State Senator David Blount (D) said he views Tier 5 as “shifting the risk and the responsibility for the financial decisions for the rest of an employ’s lifetime from the state to the individual.”
Blount advocated for the state covering local government’s increased employer contribution rate before cutting taxes while also proposing new hires receive a 1 percent COLA under the bill.
“Upon retirement, the retiree is going to get $10,000 a year more under a defined benefit program with a 1 percent COLA than he or she will have under a defined benefit program with no COLA guaranteed, which is what is before you now,” Blount told senators, saying state employees would be much better off with a guaranteed 1 percent COLA.
Blount said lawmakers were asking teachers, county employees and other state employees to manage an investment portfolio and make investment decisions. He said the state is paying people at the retirement system to manage those funds now while ensuring the funds would be there when the employ retires under the full defined benefit program.
“I do not think that shifting the risk for a person’s retirement is what we ought to do,” Senator Blount said, adding that state employees often stay in lower paying jobs because of the guarantee of a defined benefit plan with an annual COLA.
Senator Sparks responded by saying actuaries have projected that in 2064, the legislation he’s proposing puts forward a plan that would be 96.6 percent funded, some 10.5 percent more than what Blount presented. Sparks also noted that no one filed a bill similar to what Blount spoke on Wednesday.

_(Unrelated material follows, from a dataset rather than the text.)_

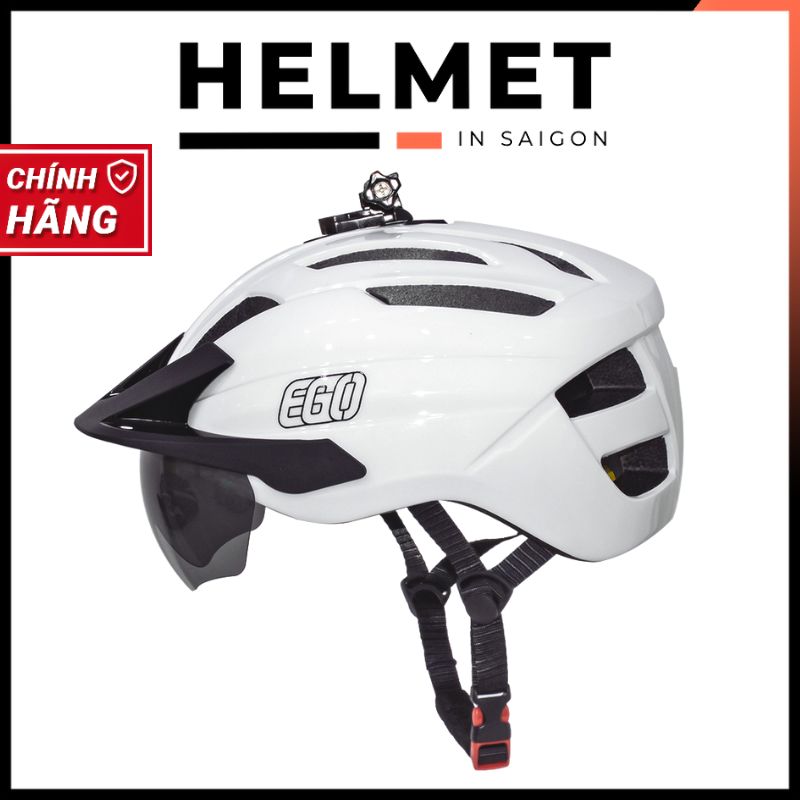 Mũ bảo hiểm xe đạp 1/2 đầu EGO EB-46 siêu nhẹ có kính nam châm, chốt gắn camera hành trình, điều chỉnh size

“The risk of a [defined benefit plan] is all absorbed by the plan’s sponsor, which is your state, your counties, your cities, your school districts. Our actuaries and our investment returns have been changed a lot over the years, lowered expectations, things like that. That’s what drives the rate up,” Sparks said, saying doing what the state has always done is getting “in a slower car to go over the same cliff.”
Another caveat included in the legislation was a change in wording related to PERS asking for more funds from the Legislature. Previously, the PERS Board was required to, or “shall,” bring two actuaries to the table when making requests. The legislation would change that to “may” in an effort to streamline the process.
Notably, the legislation would end the Supplemental Legislative Retirement Plan, otherwise known as SLRP, for future elected officials. Those who are in the system today would continue to enjoy the benefit. After March 1, 2026, elected officials coming into the Capitol would not receive the benefit.
“I get asked about this frequently by constituents,” Sparks said. “My response to them is generally I didn’t know it existed when I ran for this office but it really does seem to be a sore spot for our constituents so I think that it would be good just to put it to bed once and for all.”
Ultimately, the legislation passed 30 to 16 in the chamber. It will now be transmitted to the House for consideration.